Joyce points out that if S1 actually obtains, then all it takes to make true (S1 → O1) & (S2 → O2) is to make true O1. So if I can make true (S1 → O1) & (S2 → O2) then I can also make true (S1 → O1) & (S2 → O3) for any O3, even if I would be completely unable to secure O3 under state S2.
But why is that a problem? I agree that we should not count all propositions of the form (S1 → O1) & (S2 → O3) as available acts -- otherwise we'll wrongly conclude that I ought to choose one of those "acts" where O3 is especially valuable. But Jeffrey's proposal only entails that we should allow for such acts if we count as an act any proposition the agent can make true or false at will. This is something Jeffrey actually does say on occasion, although I think never as his considered view. Anyway it's clearly untenable, and the present example illustrates why. For if S1 obtains and the agent has control over the truth-value of S1 & O1, then she also has control over (S1 → O1) & (S2 → O3), for arbitrary O3. Yet we don't want to count all such propositions as available acts. The lesson is that not anything the agent can make true or false at will is an available act. The lesson is not that acts can't be represented as conjunctions of material state-outcome conditionals.
Joyce says that on Jeffrey's interpretation, "there is no distinction to be made" between (S1 → O1) & (S2 → O2) and (S1 → O1) & (S2 → O3), provided S1 actually obtains (p.63). But why not? Even if S1 obtains, these are different propositions.
Still, I can see two potential problems with Jeffrey's proposal, neither of which is mentioned by Joyce. They arise in cases where (S1 → O1) & (S2 → O2) and (S1 → O1) & (S2 → O3) are actually both available.
The first problem is that if S1 obtains and the agent ensures that O2 comes about, it looks like she has simultaneously performed both acts: she has made both propositions true. But it may well be that only one of them maximizes expected utility. So we'd have to say that it is OK to choose an act that doesn't maximize expected utility as long as one chooses an act that maximizes expected utility, which sounds strange. Worse, it now becomes harder to work backwards from an agent's choices to her beliefs and desires. If (S1 → O1) & (S2 → O2) has greater expected utility than (S1 → O1) & (S2 → O3), then the agent's preference relation should rank the former higher than the second; but if the agent's choice simultaneously makes both propositions true, her choice doesn't reveal her preference.
That looks like a minor problem. The other problem is a little more serious but arguably only arises in conditional formulations of decision theories like Jeffrey's (and Joyce's) where we consider the probability of outcomes conditional on acts. Suppose an agent faces the following kind of problem, in Savage form.
|A1||O1 (.1)||O2 (.4)|
|A2||O1 (.4)||O3 (.1)|
The numbers in the cells represent the agent's unconditional probability for each outcome.

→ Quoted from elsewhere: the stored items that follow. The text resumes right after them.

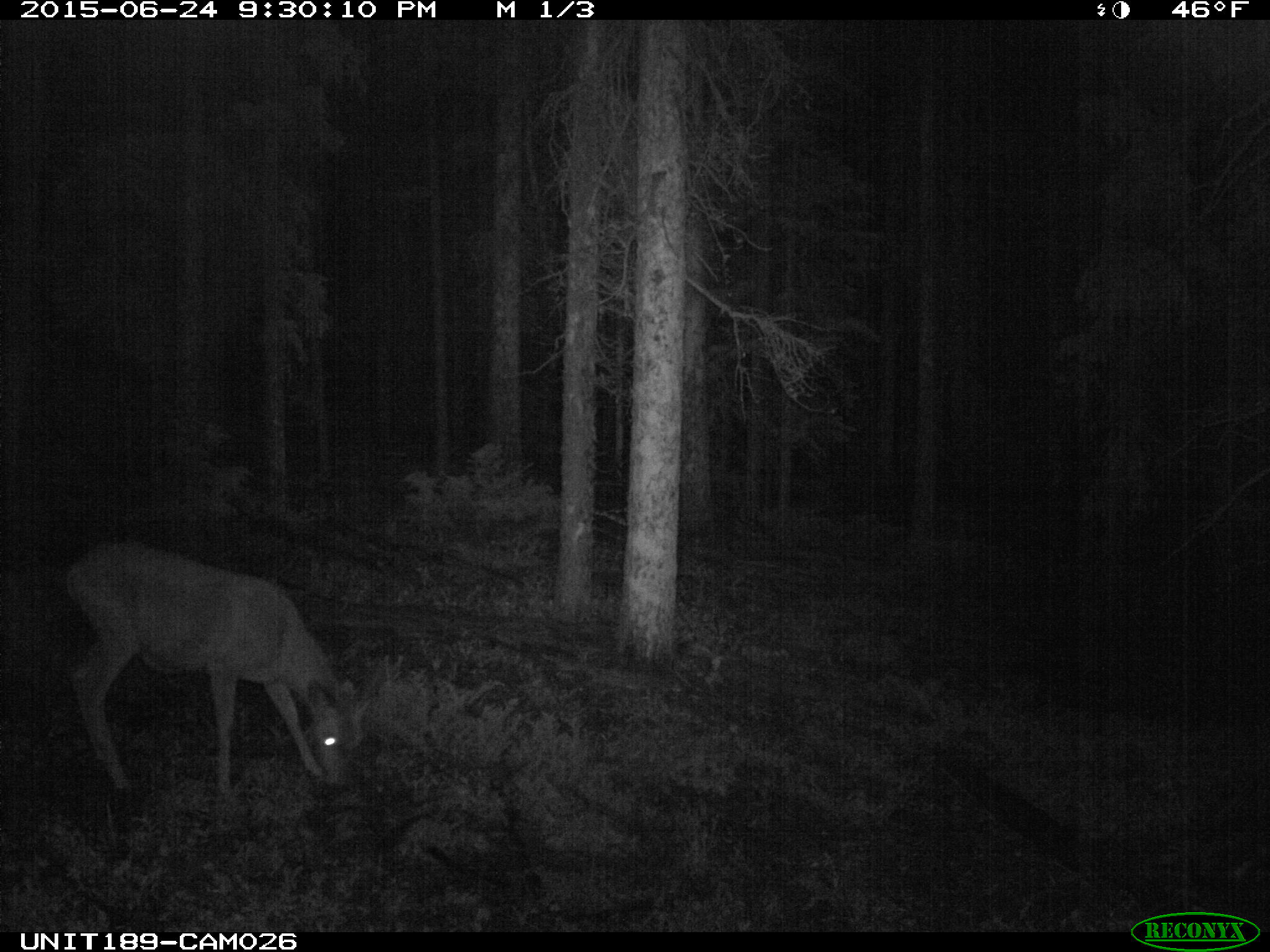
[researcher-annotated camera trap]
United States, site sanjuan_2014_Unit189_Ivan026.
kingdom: Animalia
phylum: Chordata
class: Mammalia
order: Artiodactyla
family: Cervidae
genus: Odocoileus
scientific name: Odocoileus hemionus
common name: mule deer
Odocoileus hemionus (mule deer).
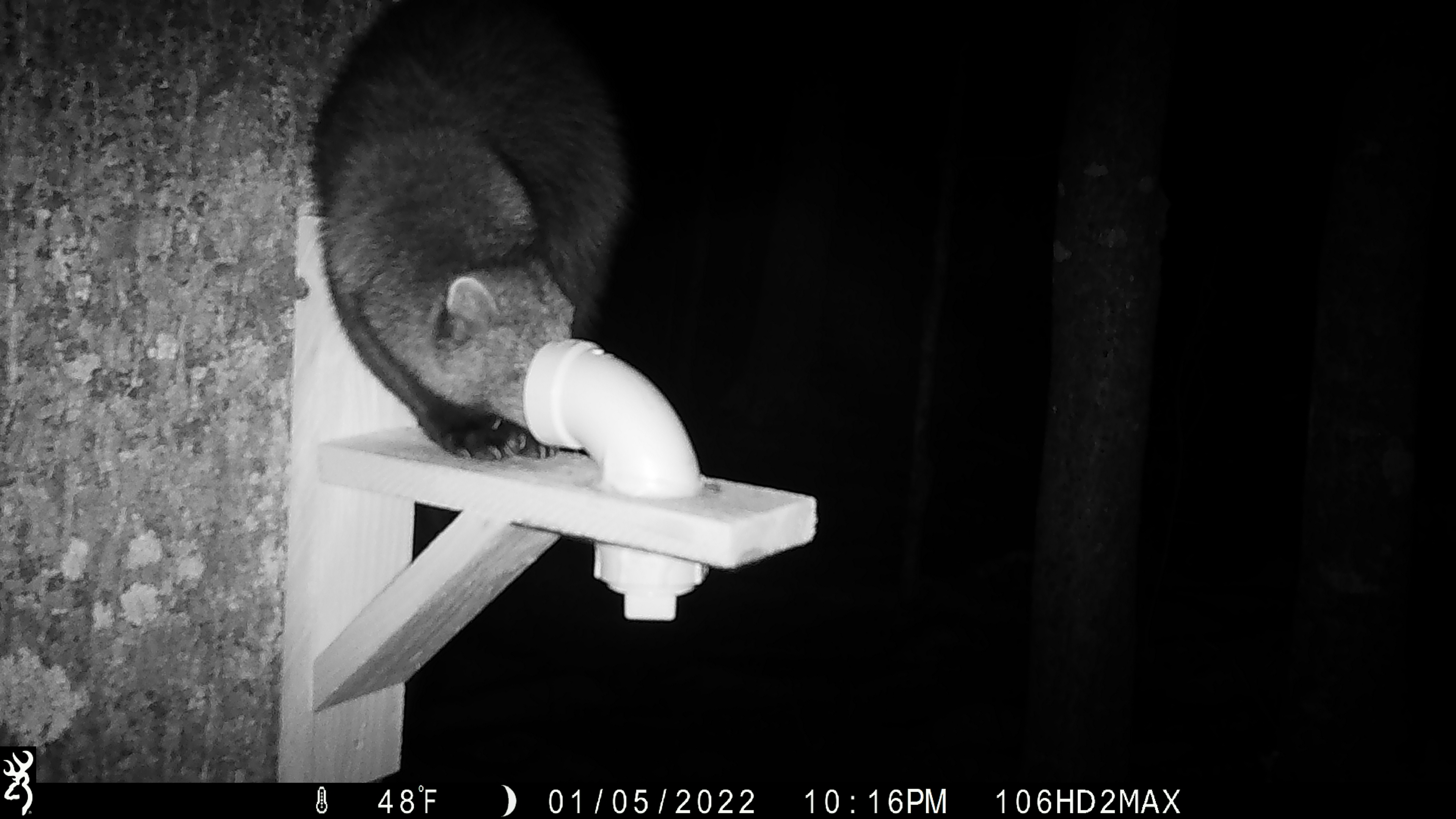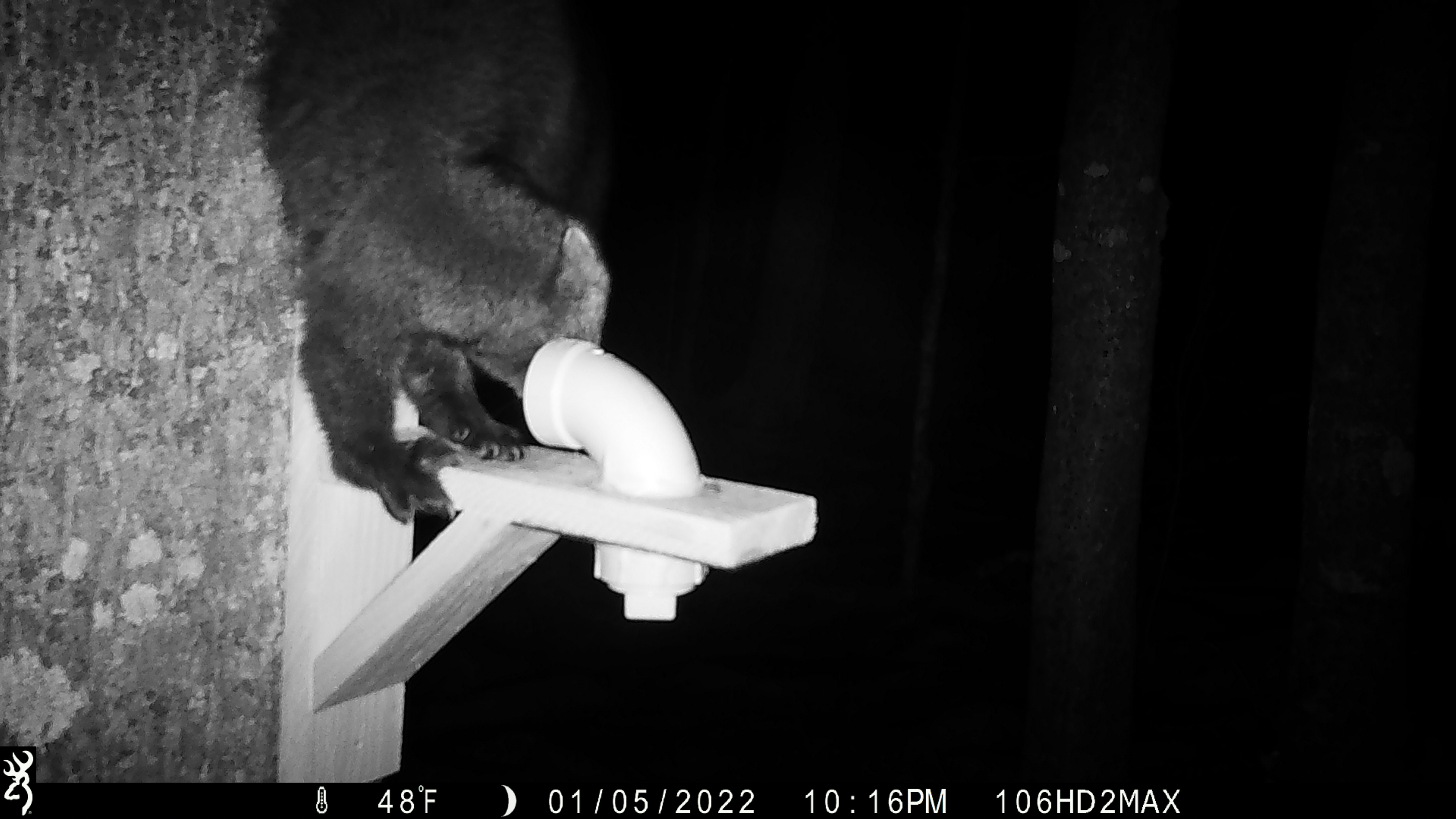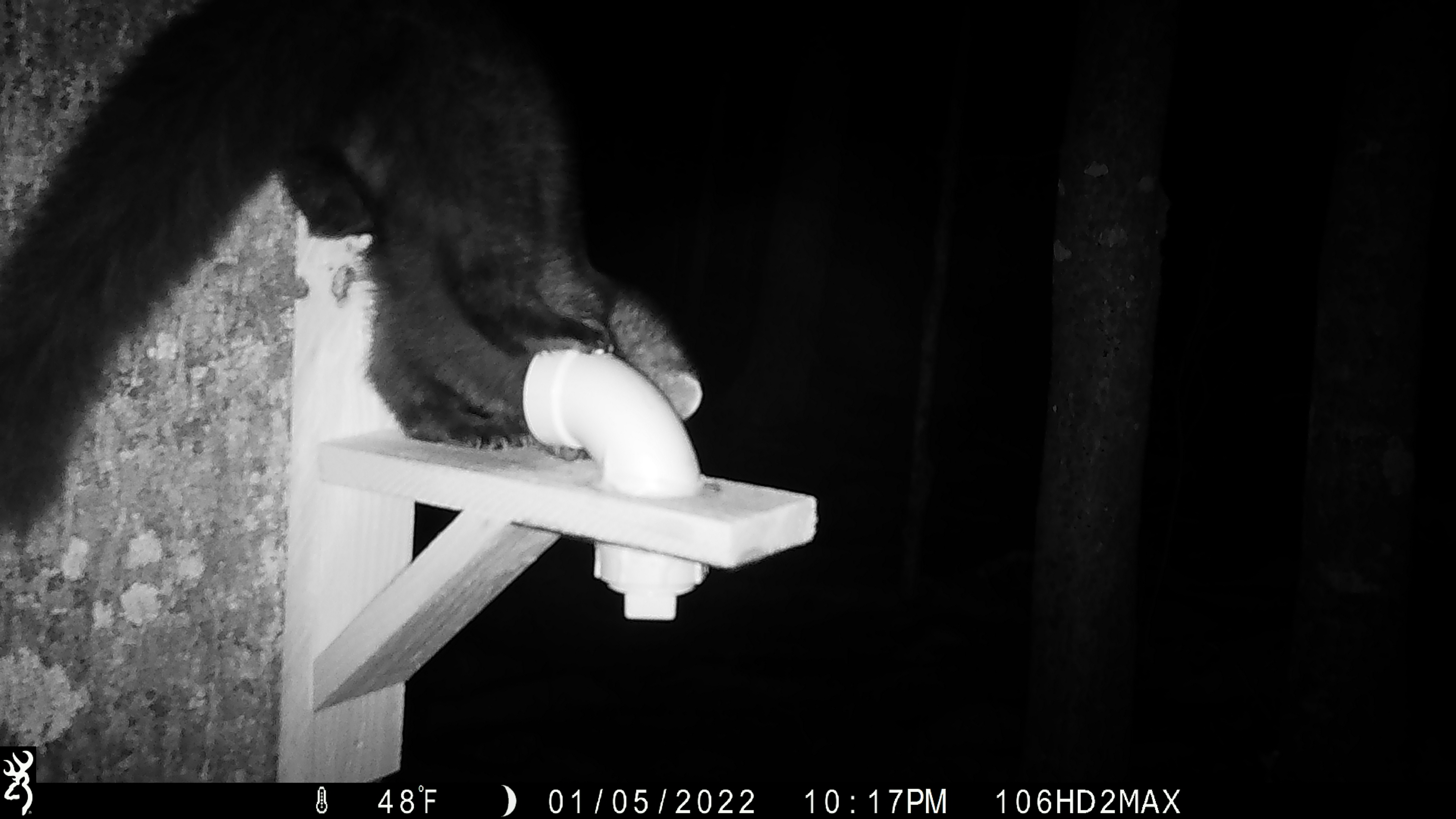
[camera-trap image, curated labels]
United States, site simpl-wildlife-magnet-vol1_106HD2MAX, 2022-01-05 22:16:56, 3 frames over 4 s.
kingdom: Animalia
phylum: Chordata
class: Mammalia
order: Carnivora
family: Mustelidae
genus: Pekania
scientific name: Pekania pennanti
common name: fisher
Fisher (Pekania pennanti).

So conditional on act A1, outcome O2 is a lot more likely than outcome O1. But if we identify A1 with (S1 → O1) & (S2 → O2), then the bottom left cell is part of A1 and so the conditional probability of O2 given A1 comes out as 4/9. That's clearly the wrong result.
So in the end I agree that it's probably not a good idea to identify acts with conjunctions of material state-outcome conditionals, especially in conditional decision theories. But I suspect I've missed some more reasons.